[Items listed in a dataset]
========

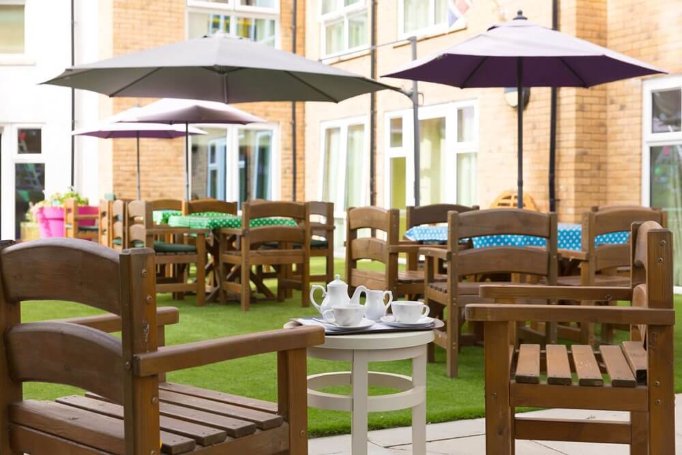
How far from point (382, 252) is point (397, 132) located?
796 centimetres

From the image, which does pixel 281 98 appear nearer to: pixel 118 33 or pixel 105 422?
pixel 105 422

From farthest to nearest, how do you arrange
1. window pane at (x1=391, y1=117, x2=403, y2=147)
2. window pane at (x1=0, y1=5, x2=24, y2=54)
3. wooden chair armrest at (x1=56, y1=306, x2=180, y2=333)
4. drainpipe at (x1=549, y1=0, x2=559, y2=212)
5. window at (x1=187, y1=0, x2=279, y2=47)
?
window pane at (x1=0, y1=5, x2=24, y2=54), window at (x1=187, y1=0, x2=279, y2=47), window pane at (x1=391, y1=117, x2=403, y2=147), drainpipe at (x1=549, y1=0, x2=559, y2=212), wooden chair armrest at (x1=56, y1=306, x2=180, y2=333)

========

→ **EXERCISE AIM**: Retype the rows above exactly as they appear, but leave out the pictures.

→ **ANSWER TO THIS TASK**:
How far from point (382, 252) is point (397, 132) located?
796 centimetres

From the image, which does pixel 281 98 appear nearer to: pixel 118 33 or pixel 105 422?
pixel 105 422

From farthest to nearest, how do you arrange
1. window pane at (x1=391, y1=117, x2=403, y2=147)
2. window pane at (x1=0, y1=5, x2=24, y2=54)
3. wooden chair armrest at (x1=56, y1=306, x2=180, y2=333)
4. drainpipe at (x1=549, y1=0, x2=559, y2=212)
5. window at (x1=187, y1=0, x2=279, y2=47)
?
window pane at (x1=0, y1=5, x2=24, y2=54), window at (x1=187, y1=0, x2=279, y2=47), window pane at (x1=391, y1=117, x2=403, y2=147), drainpipe at (x1=549, y1=0, x2=559, y2=212), wooden chair armrest at (x1=56, y1=306, x2=180, y2=333)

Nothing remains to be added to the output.